Containerisation in the enterprise - Hammerspace: Portable potential in storageless data
As businesses continue to modernise their server estate and move towards cloud-native architectures, the elephant in the room is the monolithic core business application that cannot easily be rehosted without significant risk and disruption.
These days, it is more efficient to deploy an application in a container than use a virtual machine. Computer Weekly now examines the modern trends, dynamics and challenges faced by organisations now migrating to the micro-engineered world of software containerisation.
As all good software architects know, a container is defined as a ‘logical’ computing environment where code is engineered to allow a guest application to run in a state where it is abstracted away from the underlying host system’s hardware and software infrastructure resources.
So, what do enterprises need to think about when it comes to architecting, developing, deploying and maintaining software containers?
This post is written by Douglas Fallstrom, VP product and operations at Hammerspace — Hammerspace is storageless data, achieving the promise of Kubernetes to enable workload portability across any environment.
Fallstrom suggests that workloads will never be truly cloud-native until we solve the problem of data portability and writes as follows…
Chugging wheel reinvention
As enterprises chug along their path to become more cloud-native by adopting containers and moving things into the cloud, they find themselves embedding a lot of data management functionality into their applications.
This is the wheel being reinvented repeatedly, often by developers who are not experts in enterprise storage infrastructure.
This isn’t the same for compute and networking, which have been standardized and largely virtualized.
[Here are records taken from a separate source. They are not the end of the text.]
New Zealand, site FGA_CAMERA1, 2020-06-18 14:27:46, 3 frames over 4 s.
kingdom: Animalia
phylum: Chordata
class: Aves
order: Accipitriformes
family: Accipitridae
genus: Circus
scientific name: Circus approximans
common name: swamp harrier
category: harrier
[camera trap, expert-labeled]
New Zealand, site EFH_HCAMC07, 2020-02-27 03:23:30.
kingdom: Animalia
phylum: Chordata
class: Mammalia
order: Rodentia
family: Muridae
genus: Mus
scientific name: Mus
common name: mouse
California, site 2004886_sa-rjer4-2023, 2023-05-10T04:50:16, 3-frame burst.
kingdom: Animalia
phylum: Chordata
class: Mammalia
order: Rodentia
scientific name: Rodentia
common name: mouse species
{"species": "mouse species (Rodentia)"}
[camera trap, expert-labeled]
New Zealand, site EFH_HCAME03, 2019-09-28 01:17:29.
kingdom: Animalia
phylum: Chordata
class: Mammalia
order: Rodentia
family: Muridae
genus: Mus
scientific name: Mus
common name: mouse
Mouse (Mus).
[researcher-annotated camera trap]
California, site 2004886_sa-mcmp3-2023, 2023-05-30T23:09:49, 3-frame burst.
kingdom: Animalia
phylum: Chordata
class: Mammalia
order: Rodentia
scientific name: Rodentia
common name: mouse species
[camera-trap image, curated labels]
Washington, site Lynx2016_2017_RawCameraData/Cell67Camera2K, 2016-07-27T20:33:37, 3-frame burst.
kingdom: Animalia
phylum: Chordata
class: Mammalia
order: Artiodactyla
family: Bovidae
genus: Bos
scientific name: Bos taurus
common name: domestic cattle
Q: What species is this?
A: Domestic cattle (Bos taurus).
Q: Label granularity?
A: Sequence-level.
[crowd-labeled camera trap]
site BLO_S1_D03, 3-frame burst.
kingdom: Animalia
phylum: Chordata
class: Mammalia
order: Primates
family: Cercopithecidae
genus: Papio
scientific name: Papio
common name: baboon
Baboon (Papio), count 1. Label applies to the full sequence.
When it comes to data, your app needs to be aware of the infrastructure and where data is located, which just adds the overall complexity of containerisation and contributes to the need to reconfigure apps if something changes. This reality isn’t compatible with the philosophy of cloud-native workloads that people expect as they containerize. Just as compute has gone serverless to simplify orchestration, we need data to go storageless so that apps can access their data without knowing anything about the infrastructure running underneath.
What is storageless data?
When we talk about storageless data what we are really saying is that data management should be self-served from any site or any cloud and let automation optimise the serving and protection of data without putting a call into IT.
This is achievable when data is managed through the metadata; lightweight and descriptive, metadata can be replicated everywhere without effort making app data portable.
This allows for the orchestration of data along with compute by relieving the need for applications to take on the job of data management and plugging that gap that holds us back from a cloud-native Nirvana.
From the company’s product pages, we can see that it advocates working in a format where all data is accessible active-active across all sites through a universal global namespace, virtualised and replicated at file-level granularity.
It further notes that managing data at file-level granularity is the only way to efficiently scale across complex mixed infrastructure without creating unnecessary copies of entire volumes of data.
Extensible metadata allows for user-defined metadata (keywords and tags) as well as pre-declared entries (labels and attributes) to be added to the file system. Users can view, filter and search metadata in-place while navigating the namespace. Rather than relying on filenames to identify data, user-defined metadata rapidly, accurately, and efficiently enables users to find the data they need.